**PROBLEM REQUIREMENTS**:
Collect each line of the records containing the string "dynamic".

**Data excerpts**:

..............................

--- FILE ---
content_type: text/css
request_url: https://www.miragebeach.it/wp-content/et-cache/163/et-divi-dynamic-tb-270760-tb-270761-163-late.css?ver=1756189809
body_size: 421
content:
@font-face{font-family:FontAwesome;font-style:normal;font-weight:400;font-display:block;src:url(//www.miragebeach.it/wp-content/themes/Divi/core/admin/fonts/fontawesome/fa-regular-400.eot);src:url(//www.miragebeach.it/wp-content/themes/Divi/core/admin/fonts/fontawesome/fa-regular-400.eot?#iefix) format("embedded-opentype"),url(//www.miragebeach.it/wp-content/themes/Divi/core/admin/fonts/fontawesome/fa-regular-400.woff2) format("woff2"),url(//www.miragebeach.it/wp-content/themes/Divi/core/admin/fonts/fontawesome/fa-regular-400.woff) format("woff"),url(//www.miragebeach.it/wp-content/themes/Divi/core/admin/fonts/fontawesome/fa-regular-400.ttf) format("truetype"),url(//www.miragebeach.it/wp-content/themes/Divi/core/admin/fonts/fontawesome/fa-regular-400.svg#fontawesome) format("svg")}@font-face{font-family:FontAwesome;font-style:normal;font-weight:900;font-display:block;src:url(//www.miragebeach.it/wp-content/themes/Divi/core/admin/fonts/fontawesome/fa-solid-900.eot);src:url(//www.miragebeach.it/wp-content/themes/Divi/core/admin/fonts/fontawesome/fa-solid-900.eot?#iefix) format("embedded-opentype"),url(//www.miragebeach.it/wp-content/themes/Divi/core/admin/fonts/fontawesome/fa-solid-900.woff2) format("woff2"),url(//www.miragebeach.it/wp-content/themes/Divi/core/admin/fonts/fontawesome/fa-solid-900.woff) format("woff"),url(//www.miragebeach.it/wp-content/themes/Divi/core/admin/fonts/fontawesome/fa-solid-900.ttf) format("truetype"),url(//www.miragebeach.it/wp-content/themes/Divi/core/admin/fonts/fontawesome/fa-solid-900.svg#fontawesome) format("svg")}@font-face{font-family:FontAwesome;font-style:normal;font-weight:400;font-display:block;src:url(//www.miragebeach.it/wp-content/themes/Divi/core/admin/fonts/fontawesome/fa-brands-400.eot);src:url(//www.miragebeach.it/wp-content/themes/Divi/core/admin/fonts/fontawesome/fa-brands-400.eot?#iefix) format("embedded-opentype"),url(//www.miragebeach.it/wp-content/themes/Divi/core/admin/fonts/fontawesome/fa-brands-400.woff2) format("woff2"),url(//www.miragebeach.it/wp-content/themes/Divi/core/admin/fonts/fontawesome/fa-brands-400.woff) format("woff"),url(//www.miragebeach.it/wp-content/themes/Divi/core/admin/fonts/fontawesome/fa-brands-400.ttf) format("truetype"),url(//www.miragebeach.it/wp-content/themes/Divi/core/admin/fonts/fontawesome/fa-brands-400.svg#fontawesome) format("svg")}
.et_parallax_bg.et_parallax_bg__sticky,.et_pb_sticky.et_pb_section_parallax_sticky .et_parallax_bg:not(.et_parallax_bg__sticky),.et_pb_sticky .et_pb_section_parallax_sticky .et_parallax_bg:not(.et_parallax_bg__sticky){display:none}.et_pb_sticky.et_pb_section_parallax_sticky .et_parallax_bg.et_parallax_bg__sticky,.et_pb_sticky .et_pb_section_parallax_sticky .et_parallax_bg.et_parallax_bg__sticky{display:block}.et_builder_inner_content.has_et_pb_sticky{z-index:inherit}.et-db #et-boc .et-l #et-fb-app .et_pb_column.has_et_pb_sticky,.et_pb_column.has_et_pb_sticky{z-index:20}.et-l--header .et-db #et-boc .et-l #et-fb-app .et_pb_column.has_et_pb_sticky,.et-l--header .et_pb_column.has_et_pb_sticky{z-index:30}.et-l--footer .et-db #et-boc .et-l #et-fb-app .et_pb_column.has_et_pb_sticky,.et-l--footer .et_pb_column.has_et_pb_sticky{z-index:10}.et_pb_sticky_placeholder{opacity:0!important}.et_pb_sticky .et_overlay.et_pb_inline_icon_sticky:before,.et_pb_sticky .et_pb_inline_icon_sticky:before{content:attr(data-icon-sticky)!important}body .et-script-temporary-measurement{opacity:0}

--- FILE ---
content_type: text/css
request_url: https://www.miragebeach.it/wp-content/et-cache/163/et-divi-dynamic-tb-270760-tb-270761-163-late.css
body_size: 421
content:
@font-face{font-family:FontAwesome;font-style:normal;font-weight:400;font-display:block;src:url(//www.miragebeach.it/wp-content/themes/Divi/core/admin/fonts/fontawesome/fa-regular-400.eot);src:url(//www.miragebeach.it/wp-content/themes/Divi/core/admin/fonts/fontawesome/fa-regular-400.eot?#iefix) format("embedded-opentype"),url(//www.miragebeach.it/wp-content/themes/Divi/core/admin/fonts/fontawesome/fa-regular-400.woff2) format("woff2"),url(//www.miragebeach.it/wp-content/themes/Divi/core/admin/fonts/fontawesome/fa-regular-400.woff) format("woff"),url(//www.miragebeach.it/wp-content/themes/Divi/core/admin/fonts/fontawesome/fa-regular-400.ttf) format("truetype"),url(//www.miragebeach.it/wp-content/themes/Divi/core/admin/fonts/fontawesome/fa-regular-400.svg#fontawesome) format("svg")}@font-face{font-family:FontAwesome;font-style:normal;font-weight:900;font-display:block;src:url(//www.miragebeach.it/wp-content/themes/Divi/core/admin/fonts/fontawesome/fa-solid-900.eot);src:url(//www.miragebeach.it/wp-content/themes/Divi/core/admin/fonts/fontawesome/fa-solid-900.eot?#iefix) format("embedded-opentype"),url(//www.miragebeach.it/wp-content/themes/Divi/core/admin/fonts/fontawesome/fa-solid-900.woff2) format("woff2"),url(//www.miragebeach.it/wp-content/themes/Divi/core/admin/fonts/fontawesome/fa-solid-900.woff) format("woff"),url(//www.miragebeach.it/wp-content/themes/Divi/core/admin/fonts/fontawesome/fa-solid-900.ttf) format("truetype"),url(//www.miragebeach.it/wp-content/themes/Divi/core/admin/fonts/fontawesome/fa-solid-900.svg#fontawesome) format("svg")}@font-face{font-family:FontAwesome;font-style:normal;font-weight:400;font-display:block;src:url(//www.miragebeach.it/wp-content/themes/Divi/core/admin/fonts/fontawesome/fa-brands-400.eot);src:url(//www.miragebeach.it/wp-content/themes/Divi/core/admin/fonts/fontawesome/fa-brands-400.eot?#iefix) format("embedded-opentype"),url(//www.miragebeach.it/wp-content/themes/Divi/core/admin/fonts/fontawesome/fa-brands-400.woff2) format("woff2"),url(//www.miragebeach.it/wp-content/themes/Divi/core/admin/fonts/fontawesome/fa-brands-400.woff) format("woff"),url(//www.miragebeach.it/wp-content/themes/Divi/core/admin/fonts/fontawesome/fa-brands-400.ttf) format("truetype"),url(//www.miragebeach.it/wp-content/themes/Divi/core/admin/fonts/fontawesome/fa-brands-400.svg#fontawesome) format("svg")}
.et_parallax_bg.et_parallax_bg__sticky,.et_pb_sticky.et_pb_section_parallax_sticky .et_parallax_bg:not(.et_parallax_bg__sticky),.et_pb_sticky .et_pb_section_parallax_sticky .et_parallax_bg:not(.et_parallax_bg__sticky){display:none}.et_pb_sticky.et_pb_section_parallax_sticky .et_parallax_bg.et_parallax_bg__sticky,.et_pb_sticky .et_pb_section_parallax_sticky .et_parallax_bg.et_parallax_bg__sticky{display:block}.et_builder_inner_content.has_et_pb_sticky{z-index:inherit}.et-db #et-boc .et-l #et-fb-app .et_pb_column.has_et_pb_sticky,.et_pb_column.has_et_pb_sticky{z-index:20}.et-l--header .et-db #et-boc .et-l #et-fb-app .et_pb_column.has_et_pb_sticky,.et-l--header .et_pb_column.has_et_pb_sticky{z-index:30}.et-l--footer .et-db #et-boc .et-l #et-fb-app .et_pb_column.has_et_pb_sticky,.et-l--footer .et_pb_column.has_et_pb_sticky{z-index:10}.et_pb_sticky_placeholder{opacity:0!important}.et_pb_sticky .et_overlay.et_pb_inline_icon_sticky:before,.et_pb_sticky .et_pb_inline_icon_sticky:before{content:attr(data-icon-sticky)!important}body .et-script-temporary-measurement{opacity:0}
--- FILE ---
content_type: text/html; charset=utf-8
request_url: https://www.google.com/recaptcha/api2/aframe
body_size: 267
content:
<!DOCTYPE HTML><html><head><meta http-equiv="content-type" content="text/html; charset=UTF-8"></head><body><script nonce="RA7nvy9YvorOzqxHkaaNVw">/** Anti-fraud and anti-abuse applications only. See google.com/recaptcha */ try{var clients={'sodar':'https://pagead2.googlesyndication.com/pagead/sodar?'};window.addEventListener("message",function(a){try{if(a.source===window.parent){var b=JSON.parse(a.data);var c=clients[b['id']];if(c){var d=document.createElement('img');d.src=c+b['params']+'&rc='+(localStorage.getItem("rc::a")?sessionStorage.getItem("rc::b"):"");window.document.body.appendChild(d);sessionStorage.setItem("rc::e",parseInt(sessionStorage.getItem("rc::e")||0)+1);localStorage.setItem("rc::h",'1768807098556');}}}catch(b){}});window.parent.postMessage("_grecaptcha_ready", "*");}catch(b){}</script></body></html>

..............................

**OUTPUT BELOW**:
request_url: https://www.miragebeach.it/wp-content/et-cache/163/et-divi-dynamic-tb-270760-tb-270761-163-late.css?ver=1756189809
request_url: https://www.miragebeach.it/wp-content/et-cache/163/et-divi-dynamic-tb-270760-tb-270761-163-late.css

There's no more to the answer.